### Kutipan Teks

•••

Sabtu, 05 Maret 2016

Hukum Makanan yang Tercampur Alkohol




A.    PENDAHULUAN
Makan dan minum merupakan kebutuhan pokok makhluk hidup. Baik manusia, hewan, maupun tumbuhan. Tidak ada makhluk hidup yang bisa bertahan tanpa adanya makanan. Terlebih seorang manusia. Demi mendapatkan sesuap nasi, mereka rela berkorban tenaga, waktu, kehormatan, bahkan nyawa.
Sebagai seorang muslim, Islam telah mengatur dengan sedemikian sempurna perihal  makanan. Nash-nash dalam al-Qur’an dan as-Sunnah juga telah gamblang menjelaskan mana makanan yang halal dan mana makanan yang haram
.
Namun, seiring berlalunya zaman, semakin bertambahlah variasi-variasi atau jenis- jenis makanan. Hal itu membuat status halal haram sebuah makanan menjadi membingungkan. Karena banyak makanan halal yang tercampur dengan yang haram, namun kadarnya sangat sedikit, bahkan zat haram tersebut sampai larut sehingga tak ditemui lagi bau, rasa, maupun warnanya. Contohnya makanan yang tercampur alkohol, atau makanan yang mengandung wine, rhum, begitu pula status vaksin yang disuntikkan ke tubuh manusia.

•••

### Data Masukan
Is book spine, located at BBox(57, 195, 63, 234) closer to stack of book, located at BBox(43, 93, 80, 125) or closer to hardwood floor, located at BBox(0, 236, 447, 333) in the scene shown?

•••

### Tujuan Tugas 1
Menurut tulisan tentang hukum makanan yang tercampur alkohol, apa saja yang rela dikorbankan manusia demi mendapatkan sesuap nasi?
### Tujuan Tugas 2
Teruskan tulisan tentang hukum makanan yang tercampur alkohol setelah kalimat terakhirnya.

### Jawaban 1
Tenaga, waktu, kehormatan, bahkan nyawa.

### Jawaban 2
Pada makalah perdana ini, penulis ingin membahas perihal hukum makanan yang tercampur alkohol. Penulis sadar makalah ini masih banyak membutuhkan koreksi agar lebih baik, maka penulis berharap akan bimbingan, saran, dan kritik dari pembaca. Adapun segala kebenaran yang terdapat pada makalah ini maka itu datangnya dari Allah semata, dan segala kesalahannya maka itu karena keterbatasan penulis.
B.     PENGERTIAN
1.    ALKOHOL
a)      Definisi alkohol
Dalam Kamus Besar Bahasa Indonesia ( KBBI ) disebutkan bahwa alkohol adalah :
-          Cairan tidak berwarna yang mudah menguap, mudah terbakar, dipakai di industri dan pengobatan, merupakan unsur yang memabukkan di kebanyakan minuman keras; C2H5OH; etanol.
-          Senyawa organik dengan gugus OH pada atom karbon jenuh.[1]
b)      Jenis-jenis alkohol
Terdapat berbagai jenis alkohol, diantaranya :
-          Ethanol. Alkohol jenis ini merupakan bahan utama yang memabukkan dalam khamr. Dan konotasi alkohol biasanya untuk alkohol jenis ini.
-          Methanol. Alkohol jenis ini biasa digunakan untuk mencairkan beberapa jenis zat, juga dalam parfum ( minyak wangi ), dan bahan bakar. Alkohol jenis ini selain memabukkan, juga sangat beracun dan dapat mengakibatkan kematian bagi orang yang meminumnya.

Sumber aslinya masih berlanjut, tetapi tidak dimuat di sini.